● Instructions to follow
Gather every line of the data below that contains the word "point", and copy each one out in full.

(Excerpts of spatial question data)
□ □ □
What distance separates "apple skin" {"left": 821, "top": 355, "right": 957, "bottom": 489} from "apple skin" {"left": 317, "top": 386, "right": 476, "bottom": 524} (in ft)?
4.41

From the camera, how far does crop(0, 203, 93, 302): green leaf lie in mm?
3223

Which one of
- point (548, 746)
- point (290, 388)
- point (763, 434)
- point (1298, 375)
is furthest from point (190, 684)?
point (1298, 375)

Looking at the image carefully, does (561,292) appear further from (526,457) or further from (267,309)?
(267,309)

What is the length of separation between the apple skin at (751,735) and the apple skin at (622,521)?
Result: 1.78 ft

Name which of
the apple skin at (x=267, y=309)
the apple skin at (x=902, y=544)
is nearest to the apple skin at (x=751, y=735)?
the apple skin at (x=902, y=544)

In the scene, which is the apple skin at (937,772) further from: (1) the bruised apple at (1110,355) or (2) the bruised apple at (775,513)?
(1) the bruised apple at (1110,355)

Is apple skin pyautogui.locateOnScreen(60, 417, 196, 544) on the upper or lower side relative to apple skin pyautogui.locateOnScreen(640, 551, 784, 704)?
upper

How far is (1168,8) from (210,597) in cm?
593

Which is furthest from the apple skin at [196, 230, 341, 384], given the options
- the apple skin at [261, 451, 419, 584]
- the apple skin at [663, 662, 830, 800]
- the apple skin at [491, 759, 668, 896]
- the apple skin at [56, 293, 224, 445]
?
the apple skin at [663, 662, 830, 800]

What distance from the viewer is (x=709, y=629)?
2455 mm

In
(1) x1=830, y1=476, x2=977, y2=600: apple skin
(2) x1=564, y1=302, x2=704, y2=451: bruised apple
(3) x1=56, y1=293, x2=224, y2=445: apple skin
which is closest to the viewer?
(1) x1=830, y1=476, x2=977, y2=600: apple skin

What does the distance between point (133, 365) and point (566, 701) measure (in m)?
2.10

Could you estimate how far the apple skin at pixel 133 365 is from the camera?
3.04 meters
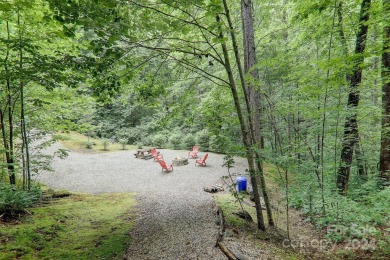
□ □ □
● Exercise result
- point (548, 746)
- point (290, 388)
- point (763, 434)
- point (1298, 375)
is furthest from point (190, 684)?
point (1298, 375)
What does the distance between point (133, 365) and point (566, 701) measure (in m)?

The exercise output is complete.